New documentary explores pivotal civil rights cases of Detroit Judge

196d8c_7572716896544400aa1121608f2b55fdA new documentary explores the life of a Detroit Judge who ruled on some of the most pivotal Civil Rights cases of his time, from segregation and workers rights, to public housing and wire tapping.

The film, Walk WIth Me, debuted at the Traverse City Film Festival and was attended by the film’s subject: Judge Damon Keith.

Ben Thorp sat down with Director Jesse Nesser to talk about the film.


Nesser: Judge Keith kind of found me, he was 91 years old at the time and his biography had just come out and I was brought on to do some work.

Here’s a story that spans 95 years of US history from 1922 to today and nobody had told it. And this single civil rights leader that was in the shadows of Martin Luther King and Rosa Parks and was really working behind the scenes to make what they were fighting for in the 60’s law in the 70’s.

Ben: I’m wondering if you’ll talk briefly about some of the cases that he presided over and the impact of some of those cases.

Nesser: A lot of people if you say Judge Damon J. Keith they say ‘well who is that?’ Then if you say the Pontiac busing protests, or the police affirmative action case, the Detroit riots, the Detroit Edison case they say ‘oh I remember reading about that, I remember seeing that on television.’ He’s the person who was behind those cases that people remember reading about in the 70’s.

Judge Keith was appointed by President Johnson to the Federal Bench in 1967 three months after the Detroit riots. In the first five years of him being a rookie judge, he ended up drawing four of the first racial discrimination lawsuits as one of the only black judges in Detroit.
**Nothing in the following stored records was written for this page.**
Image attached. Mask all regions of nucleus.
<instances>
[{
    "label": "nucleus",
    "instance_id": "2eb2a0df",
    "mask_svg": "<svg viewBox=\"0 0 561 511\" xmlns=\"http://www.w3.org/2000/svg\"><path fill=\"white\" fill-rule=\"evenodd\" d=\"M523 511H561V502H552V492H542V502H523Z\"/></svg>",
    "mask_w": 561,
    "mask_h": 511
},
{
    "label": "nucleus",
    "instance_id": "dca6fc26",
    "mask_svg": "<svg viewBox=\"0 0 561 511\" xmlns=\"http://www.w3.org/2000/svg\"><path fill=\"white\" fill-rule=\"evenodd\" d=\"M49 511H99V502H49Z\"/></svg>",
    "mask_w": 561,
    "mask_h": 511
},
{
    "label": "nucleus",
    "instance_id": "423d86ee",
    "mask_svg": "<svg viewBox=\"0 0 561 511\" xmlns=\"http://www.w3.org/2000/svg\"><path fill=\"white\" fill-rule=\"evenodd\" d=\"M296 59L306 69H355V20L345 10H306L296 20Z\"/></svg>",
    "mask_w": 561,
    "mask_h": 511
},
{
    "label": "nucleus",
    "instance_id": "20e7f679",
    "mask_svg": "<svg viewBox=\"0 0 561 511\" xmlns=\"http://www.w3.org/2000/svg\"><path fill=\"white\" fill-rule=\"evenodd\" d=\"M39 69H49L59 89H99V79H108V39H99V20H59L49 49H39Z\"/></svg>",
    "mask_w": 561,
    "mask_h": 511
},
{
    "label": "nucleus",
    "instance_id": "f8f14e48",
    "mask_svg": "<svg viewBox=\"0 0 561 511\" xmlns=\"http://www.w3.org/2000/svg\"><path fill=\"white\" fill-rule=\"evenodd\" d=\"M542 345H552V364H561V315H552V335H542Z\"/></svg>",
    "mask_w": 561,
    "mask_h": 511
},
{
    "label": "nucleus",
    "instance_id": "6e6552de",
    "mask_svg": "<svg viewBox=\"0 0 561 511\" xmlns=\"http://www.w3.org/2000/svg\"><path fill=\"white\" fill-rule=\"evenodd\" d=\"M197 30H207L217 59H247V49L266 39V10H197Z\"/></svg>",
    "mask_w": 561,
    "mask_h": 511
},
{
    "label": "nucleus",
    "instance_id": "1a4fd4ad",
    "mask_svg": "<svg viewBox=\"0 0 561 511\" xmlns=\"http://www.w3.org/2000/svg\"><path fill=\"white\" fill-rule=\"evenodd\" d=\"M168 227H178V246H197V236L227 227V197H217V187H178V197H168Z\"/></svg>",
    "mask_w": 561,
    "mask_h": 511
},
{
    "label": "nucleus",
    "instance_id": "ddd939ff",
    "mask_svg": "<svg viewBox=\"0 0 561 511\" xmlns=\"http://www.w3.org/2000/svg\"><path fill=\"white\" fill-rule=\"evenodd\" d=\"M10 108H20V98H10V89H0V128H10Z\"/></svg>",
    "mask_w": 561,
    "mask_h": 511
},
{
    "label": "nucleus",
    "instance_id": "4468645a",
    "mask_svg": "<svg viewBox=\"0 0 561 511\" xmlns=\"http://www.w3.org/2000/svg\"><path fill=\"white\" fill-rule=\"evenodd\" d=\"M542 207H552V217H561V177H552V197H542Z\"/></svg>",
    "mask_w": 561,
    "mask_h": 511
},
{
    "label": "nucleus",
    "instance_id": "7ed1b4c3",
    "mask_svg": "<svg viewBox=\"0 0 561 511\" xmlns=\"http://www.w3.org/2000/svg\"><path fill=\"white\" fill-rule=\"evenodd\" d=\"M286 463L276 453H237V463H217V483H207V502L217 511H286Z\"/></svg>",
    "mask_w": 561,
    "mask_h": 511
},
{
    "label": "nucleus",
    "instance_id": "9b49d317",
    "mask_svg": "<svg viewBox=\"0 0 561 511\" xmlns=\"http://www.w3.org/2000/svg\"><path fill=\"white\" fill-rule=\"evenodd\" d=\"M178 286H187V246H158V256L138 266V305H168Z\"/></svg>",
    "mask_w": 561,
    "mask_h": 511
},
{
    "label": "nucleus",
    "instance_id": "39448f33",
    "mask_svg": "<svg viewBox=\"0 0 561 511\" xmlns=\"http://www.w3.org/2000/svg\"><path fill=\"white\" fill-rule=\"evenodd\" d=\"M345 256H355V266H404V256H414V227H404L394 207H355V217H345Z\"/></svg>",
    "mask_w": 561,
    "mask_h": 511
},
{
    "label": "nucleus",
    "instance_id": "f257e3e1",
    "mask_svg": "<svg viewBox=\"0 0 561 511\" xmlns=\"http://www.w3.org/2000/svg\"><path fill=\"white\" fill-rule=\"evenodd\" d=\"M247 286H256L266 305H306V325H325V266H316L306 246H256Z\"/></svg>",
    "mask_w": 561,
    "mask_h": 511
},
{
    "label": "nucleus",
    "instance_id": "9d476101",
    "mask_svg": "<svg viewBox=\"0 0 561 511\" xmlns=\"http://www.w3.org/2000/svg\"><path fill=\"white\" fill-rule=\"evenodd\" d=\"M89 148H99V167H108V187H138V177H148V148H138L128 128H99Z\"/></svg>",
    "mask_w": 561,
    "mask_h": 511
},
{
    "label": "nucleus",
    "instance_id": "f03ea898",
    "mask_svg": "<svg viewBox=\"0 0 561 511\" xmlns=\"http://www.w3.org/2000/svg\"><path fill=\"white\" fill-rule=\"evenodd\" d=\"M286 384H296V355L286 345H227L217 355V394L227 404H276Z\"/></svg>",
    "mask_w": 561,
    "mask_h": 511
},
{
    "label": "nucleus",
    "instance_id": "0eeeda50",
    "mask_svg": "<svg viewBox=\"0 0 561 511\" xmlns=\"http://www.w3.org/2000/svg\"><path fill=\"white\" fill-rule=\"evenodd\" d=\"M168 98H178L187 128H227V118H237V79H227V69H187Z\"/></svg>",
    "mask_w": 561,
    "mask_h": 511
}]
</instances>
So here you have someone who has lived the lawsuits he is about to decide.

The cases dealt with school discrimination, housing discrimination, employment discrimination, and police discrimination. All issues that we find ourselves debating in 2016 today. The only reason we’re having these conversations is because Judge Keith and judges like Judge Keith ruled in a way that gave the underdog and the plaintiffs and black plaintiffs a win. He set the precedent for having the debates that we’re having today.

Ben: I’m wondering when you sit down and you talk to Judge Keith does he feel like progress has been made?

Nesser: I remember when we were editing the Detroit riot scene. In the background of our editing room we had CNN on and the Baltimore riots were playing out live on tv. It was so eerie to see how similar the images from 1967 and 2015, how similar those images were.

We’ve asked Judge Keith about ‘look at everything we’re talking about today and all the discrimination we’re seeing today do you feel like progress has been made?’ And he says yes. You have to remember that back when he was my age, I’m 26, you couldn’t even be a black person and voice the opinions that black people are voicing today, you couldn’t even protest.

Ben: What do you think the lasting legacy of Judge Keith is?

Nesser: I would not be surprised if there are lawyers in court today who are using Judge Keith’s cases to argue their own cases over issues we’re debating today. Police affirmative action on police stations is still something that’s happening today and Detroit is a great example of how a very controversial program can 100% help balance out an unequal police force.

Ben: What is the hope with this film? Is it just to tell this story?

Nesser: Our hope is to leave a lasting impression on the people who didn’t know his story and remind people that the dialogues we are having today are not new. We were having them 40 years ago and 50 years ago. So many civil rights leaders passed away before a movie could be made about them told by them. There are a lot of movies about Martin Luther King and a lot of movies about Rosa Parks but no movies where they are sitting down and telling their own story. Here you have a 94 year old judge who is still a judge, goes to work every day, remembers everything, and no one has given him the opportunity to sit down and tell us what the last 95 years have been like. He’s been alive for over a third of our country’s history.